Canada’s surety market is healthy in 2022, despite a litany of challenges including inflation and construction industry supply disruption.

Steve Ness, president of the Surety Association of Canada (SAC), says rates are staying quite consistent. The surety industry is maintaining its profitability despite the pandemic and follow-on inflation and supply chain disruptions, he said.

Certainly there are challenging issues, especially relating to the impact of inflation on contractor’ bonding capacity.
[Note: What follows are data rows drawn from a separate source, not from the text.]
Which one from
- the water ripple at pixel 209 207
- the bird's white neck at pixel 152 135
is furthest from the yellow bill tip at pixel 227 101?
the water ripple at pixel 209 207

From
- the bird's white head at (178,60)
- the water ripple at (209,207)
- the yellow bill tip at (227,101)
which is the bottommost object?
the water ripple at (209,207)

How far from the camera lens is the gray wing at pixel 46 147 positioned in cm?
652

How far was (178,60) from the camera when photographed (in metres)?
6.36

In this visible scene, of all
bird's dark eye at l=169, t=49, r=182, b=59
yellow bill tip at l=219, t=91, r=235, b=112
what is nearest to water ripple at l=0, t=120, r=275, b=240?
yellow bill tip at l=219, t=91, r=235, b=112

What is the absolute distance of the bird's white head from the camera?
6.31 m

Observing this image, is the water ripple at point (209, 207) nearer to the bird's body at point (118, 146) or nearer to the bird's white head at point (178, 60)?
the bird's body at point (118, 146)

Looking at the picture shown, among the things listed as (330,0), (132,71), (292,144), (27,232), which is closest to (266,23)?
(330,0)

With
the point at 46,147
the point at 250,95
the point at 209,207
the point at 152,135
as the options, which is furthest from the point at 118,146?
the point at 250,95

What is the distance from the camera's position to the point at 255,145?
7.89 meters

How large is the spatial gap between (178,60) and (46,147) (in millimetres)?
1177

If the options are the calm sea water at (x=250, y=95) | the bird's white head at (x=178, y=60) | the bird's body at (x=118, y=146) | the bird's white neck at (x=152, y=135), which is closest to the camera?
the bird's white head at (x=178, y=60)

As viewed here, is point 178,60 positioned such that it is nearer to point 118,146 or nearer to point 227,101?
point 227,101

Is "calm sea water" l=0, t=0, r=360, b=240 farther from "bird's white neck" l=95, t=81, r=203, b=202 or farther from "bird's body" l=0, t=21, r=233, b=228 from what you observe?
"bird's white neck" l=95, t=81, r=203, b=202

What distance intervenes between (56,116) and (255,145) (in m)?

However, the surety model – where underwriters evaluate project risk and contractors’ capacity to do the work – provides a significant degree of protection, preventing contractors from taking bad jobs where there aren’t appropriate controls to prevent negative consequences caused by inflation.

Ness says he expects things to slow down, but he doesn’t expect the “disasters” that happened during the 1990s, “when we had 135% loss ratios two years in a row.”

“I don’t see that happening again,” he said. The industry, first of all is so much stronger in terms of the players. Back in the early 90s we had some marginal surety companies that probably shouldn’t have been in the business.”

These days, the surety businesses are much healthier. “The due diligence is far more sophisticated. The experience, the algorithms and the credit models and analysis are so much better.” As well, the industry has been profitable almost continuously since 1996, with a couple of exceptions in 2013 and 2018, when a few major contractors failed.

Ontario’s prompt payment legislation introduced in 2018 has set the stage for similar laws in other provinces, helping cash/payment flow and providing heightened surety protection for various projects.

Even in an inflationary environment, with surety covering 50 per cent of the original project cost, there will be in most cases enough funds for the project owner and surety to successfully complete their contracts if things go wrong, Ness says.

He says electronic bonds caught on during the pandemic when physical offices needed to be closed – and now provide enduring benefits of speed and lower administrative costs.

Ness suggests the best advice he can give to a contractor possibly facing challenges in the current environment is to “maintain a close relationship” with the surety provider.

“Don’t give them any surprises,” he said. “Give them the information they are asking for.  Ultimately, you know, if the news is bad, it is better to let them know now rather than later.

“Even though this may go against your grain: ‘I don’t want to do this – they’re going to cut me off.’

“Usually they won’t. They’ll just factor things in and then they’ll try to work with you to see how we can make things better.”